Copy all records exactly, excluding images.

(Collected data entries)
· · · ·

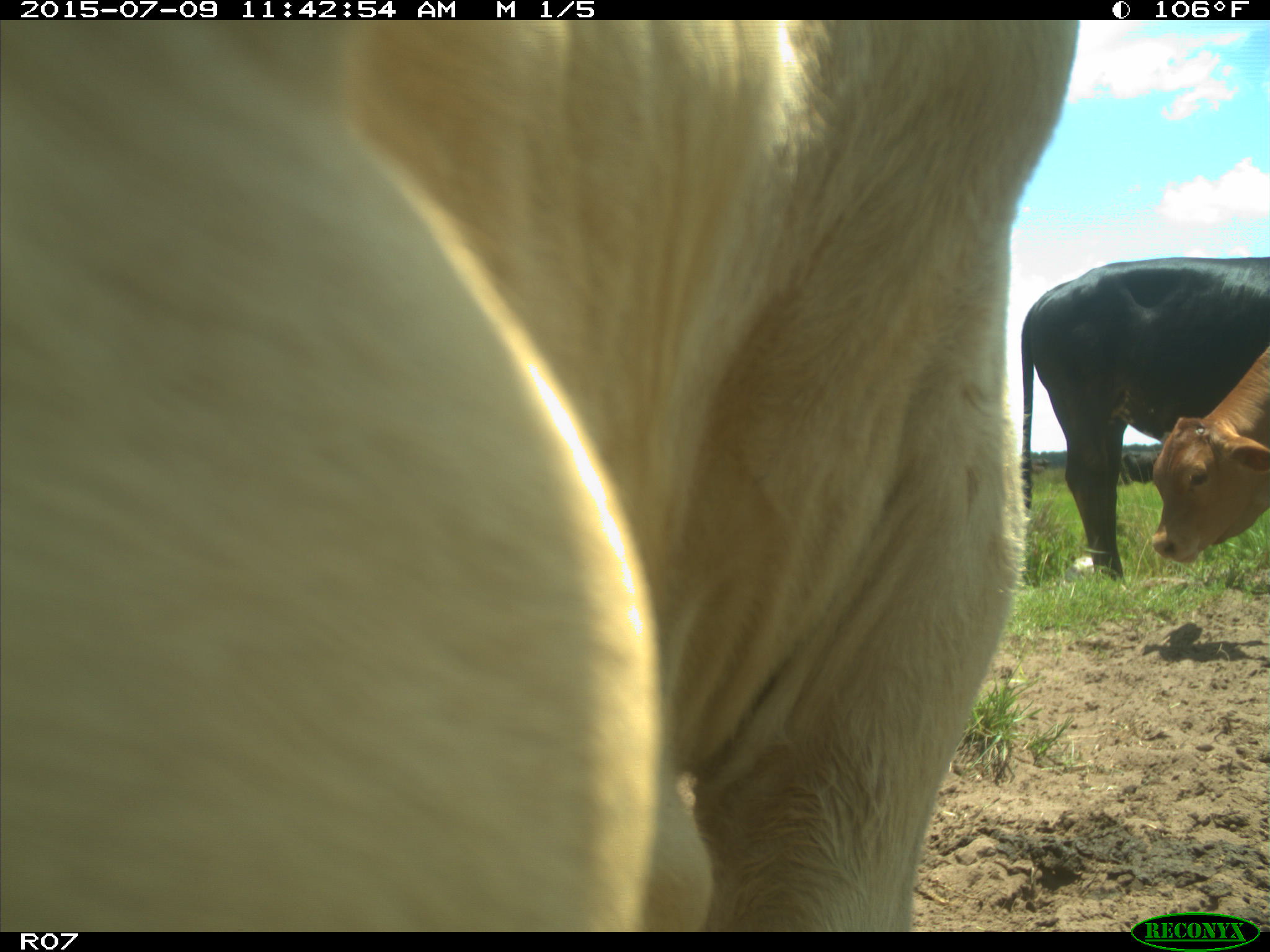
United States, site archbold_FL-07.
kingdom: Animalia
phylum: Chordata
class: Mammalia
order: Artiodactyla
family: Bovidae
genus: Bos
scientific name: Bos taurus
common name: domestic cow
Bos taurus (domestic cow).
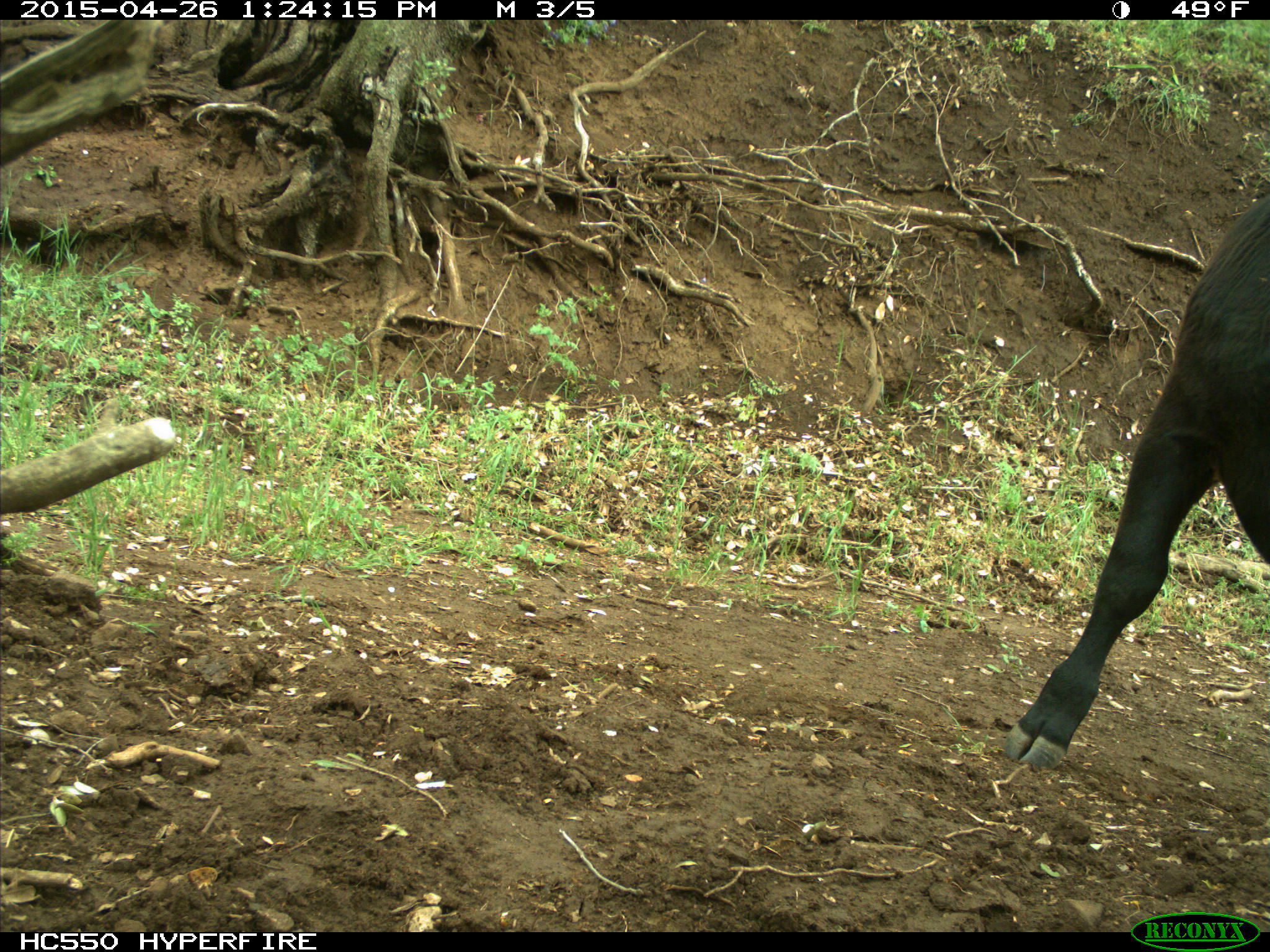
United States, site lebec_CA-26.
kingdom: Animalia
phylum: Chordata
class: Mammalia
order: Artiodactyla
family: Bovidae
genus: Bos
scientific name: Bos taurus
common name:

· · · ·

SOLUTION FOR THIS TASK:
United States, site archbold_FL-07.
kingdom: Animalia
phylum: Chordata
class: Mammalia
order: Artiodactyla
family: Bovidae
genus: Bos
scientific name: Bos taurus
common name: domestic cow
Bos taurus (domestic cow).
United States, site lebec_CA-26.
kingdom: Animalia
phylum: Chordata
class: Mammalia
order: Artiodactyla
family: Bovidae
genus: Bos
scientific name: Bos taurus
common name:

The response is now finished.